Please print every record below exactly as it appears.

**Data excerpts**
________

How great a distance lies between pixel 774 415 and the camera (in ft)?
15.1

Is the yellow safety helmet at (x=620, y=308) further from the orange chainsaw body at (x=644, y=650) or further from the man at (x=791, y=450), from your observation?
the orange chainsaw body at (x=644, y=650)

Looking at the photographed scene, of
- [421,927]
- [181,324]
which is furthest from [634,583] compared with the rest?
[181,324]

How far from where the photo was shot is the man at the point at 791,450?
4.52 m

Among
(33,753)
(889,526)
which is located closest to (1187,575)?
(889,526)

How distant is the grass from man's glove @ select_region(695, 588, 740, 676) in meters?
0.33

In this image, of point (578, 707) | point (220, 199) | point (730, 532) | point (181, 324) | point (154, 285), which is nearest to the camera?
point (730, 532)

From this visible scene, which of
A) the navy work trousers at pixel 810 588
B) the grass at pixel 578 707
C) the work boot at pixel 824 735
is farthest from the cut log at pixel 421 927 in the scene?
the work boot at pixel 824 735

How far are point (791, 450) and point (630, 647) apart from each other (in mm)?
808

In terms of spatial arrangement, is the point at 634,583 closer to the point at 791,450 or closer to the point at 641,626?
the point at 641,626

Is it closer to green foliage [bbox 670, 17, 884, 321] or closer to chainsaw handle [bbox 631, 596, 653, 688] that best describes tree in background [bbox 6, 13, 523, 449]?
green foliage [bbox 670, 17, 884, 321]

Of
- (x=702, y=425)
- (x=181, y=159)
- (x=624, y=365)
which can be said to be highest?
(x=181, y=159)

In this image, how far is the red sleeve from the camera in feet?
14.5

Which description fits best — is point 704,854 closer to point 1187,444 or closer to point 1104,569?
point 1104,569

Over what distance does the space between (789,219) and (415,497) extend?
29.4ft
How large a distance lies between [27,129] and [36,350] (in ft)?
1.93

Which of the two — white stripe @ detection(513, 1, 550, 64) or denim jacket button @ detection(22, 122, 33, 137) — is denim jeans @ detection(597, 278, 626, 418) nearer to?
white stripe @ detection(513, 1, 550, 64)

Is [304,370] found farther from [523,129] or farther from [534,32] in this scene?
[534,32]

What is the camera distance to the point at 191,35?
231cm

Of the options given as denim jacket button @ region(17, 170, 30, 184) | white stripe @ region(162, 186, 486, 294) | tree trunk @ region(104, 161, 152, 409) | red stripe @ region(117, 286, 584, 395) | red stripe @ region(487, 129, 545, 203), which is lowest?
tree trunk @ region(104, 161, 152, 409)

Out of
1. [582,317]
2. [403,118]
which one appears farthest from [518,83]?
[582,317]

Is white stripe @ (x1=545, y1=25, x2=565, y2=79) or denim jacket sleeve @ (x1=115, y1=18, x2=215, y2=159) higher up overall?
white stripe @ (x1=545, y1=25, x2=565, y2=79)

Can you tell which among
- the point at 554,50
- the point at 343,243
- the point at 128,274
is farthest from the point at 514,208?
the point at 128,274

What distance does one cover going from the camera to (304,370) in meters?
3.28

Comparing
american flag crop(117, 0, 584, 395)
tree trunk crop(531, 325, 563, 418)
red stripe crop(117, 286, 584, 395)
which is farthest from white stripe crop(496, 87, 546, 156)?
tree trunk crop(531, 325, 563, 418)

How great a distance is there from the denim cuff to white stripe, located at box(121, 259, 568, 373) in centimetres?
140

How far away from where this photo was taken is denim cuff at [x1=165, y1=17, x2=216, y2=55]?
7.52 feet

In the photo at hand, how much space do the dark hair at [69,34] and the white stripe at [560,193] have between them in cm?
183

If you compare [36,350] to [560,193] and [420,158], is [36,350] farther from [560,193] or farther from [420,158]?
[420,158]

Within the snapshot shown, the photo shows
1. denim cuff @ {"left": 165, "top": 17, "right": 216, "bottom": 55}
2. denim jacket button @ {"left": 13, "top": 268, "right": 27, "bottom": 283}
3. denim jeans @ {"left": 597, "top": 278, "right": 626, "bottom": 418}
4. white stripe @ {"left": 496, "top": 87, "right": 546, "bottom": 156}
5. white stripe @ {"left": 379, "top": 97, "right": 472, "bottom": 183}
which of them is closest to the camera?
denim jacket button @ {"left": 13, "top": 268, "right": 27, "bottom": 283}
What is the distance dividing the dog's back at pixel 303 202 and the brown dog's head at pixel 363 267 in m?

________

**Final answer**
How great a distance lies between pixel 774 415 and the camera (in ft)?
15.1

Is the yellow safety helmet at (x=620, y=308) further from the orange chainsaw body at (x=644, y=650) or further from the man at (x=791, y=450), from your observation?
the orange chainsaw body at (x=644, y=650)

Looking at the photographed scene, of
- [421,927]
- [181,324]
which is furthest from [634,583] compared with the rest?
[181,324]

How far from where the photo was shot is the man at the point at 791,450?
4.52 m

Among
(33,753)
(889,526)
which is located closest to (1187,575)?
(889,526)

How distant is the grass from man's glove @ select_region(695, 588, 740, 676) in meters?
0.33

In this image, of point (578, 707) | point (220, 199) | point (730, 532) | point (181, 324) | point (154, 285), which is nearest to the camera?
point (730, 532)

From this visible scene, which of
A) the navy work trousers at pixel 810 588
B) the grass at pixel 578 707
C) the work boot at pixel 824 735
is farthest from the cut log at pixel 421 927 in the scene?
the work boot at pixel 824 735

How far are point (791, 450) and point (630, 647) apart from each other (in mm)?
808

In terms of spatial arrangement, is the point at 634,583 closer to the point at 791,450 or closer to the point at 641,626?
the point at 641,626

Is it closer to green foliage [bbox 670, 17, 884, 321] or closer to chainsaw handle [bbox 631, 596, 653, 688] that best describes tree in background [bbox 6, 13, 523, 449]?
green foliage [bbox 670, 17, 884, 321]

Of
- (x=702, y=425)
- (x=181, y=159)
- (x=624, y=365)
which can be said to be highest?
(x=181, y=159)

In this image, how far is the red sleeve from the camera in feet?
14.5

Which description fits best — is point 704,854 closer to point 1187,444 or closer to point 1104,569?
point 1104,569

Over what distance does the space between (789,219) and (415,497) extend?
29.4ft
How large a distance lies between [27,129] and [36,350] (in ft)?
1.93

Which of the two — white stripe @ detection(513, 1, 550, 64) or denim jacket button @ detection(22, 122, 33, 137) — is denim jeans @ detection(597, 278, 626, 418) nearer to?
white stripe @ detection(513, 1, 550, 64)

Is [304,370] found farther from [523,129] or farther from [534,32] in this scene?
[534,32]

What is the camera distance to the point at 191,35?
231cm

Of the options given as denim jacket button @ region(17, 170, 30, 184) | white stripe @ region(162, 186, 486, 294) | tree trunk @ region(104, 161, 152, 409) | red stripe @ region(117, 286, 584, 395) | red stripe @ region(487, 129, 545, 203), which is lowest?
tree trunk @ region(104, 161, 152, 409)

Out of
1. [582,317]
2. [403,118]
which one appears farthest from [518,83]?
[582,317]

Is white stripe @ (x1=545, y1=25, x2=565, y2=79) or denim jacket sleeve @ (x1=115, y1=18, x2=215, y2=159) higher up overall?
white stripe @ (x1=545, y1=25, x2=565, y2=79)

Can you tell which among
- the point at 554,50
- the point at 343,243
- the point at 128,274
is farthest from the point at 514,208?
the point at 128,274

What distance does one cover going from the camera to (304,370) in meters?
3.28

Comparing
american flag crop(117, 0, 584, 395)
tree trunk crop(531, 325, 563, 418)
red stripe crop(117, 286, 584, 395)
which is farthest from white stripe crop(496, 87, 546, 156)?
tree trunk crop(531, 325, 563, 418)

How great a distance is there from the denim cuff to white stripe, located at box(121, 259, 568, 373) in centimetres?
140

How far away from where this photo was taken is denim cuff at [x1=165, y1=17, x2=216, y2=55]?
7.52 feet

In the photo at hand, how much space do the dark hair at [69,34] and the white stripe at [560,193] have between them in cm?
183

If you compare [36,350] to [560,193] and [420,158], is [36,350] farther from [560,193] or farther from [420,158]?
[420,158]

Within the snapshot shown, the photo shows
1. denim cuff @ {"left": 165, "top": 17, "right": 216, "bottom": 55}
2. denim jacket button @ {"left": 13, "top": 268, "right": 27, "bottom": 283}
3. denim jeans @ {"left": 597, "top": 278, "right": 626, "bottom": 418}
4. white stripe @ {"left": 496, "top": 87, "right": 546, "bottom": 156}
5. white stripe @ {"left": 379, "top": 97, "right": 472, "bottom": 183}
which of them is closest to the camera?
denim jacket button @ {"left": 13, "top": 268, "right": 27, "bottom": 283}
What is the distance dividing the dog's back at pixel 303 202 and the brown dog's head at pixel 363 267 in m?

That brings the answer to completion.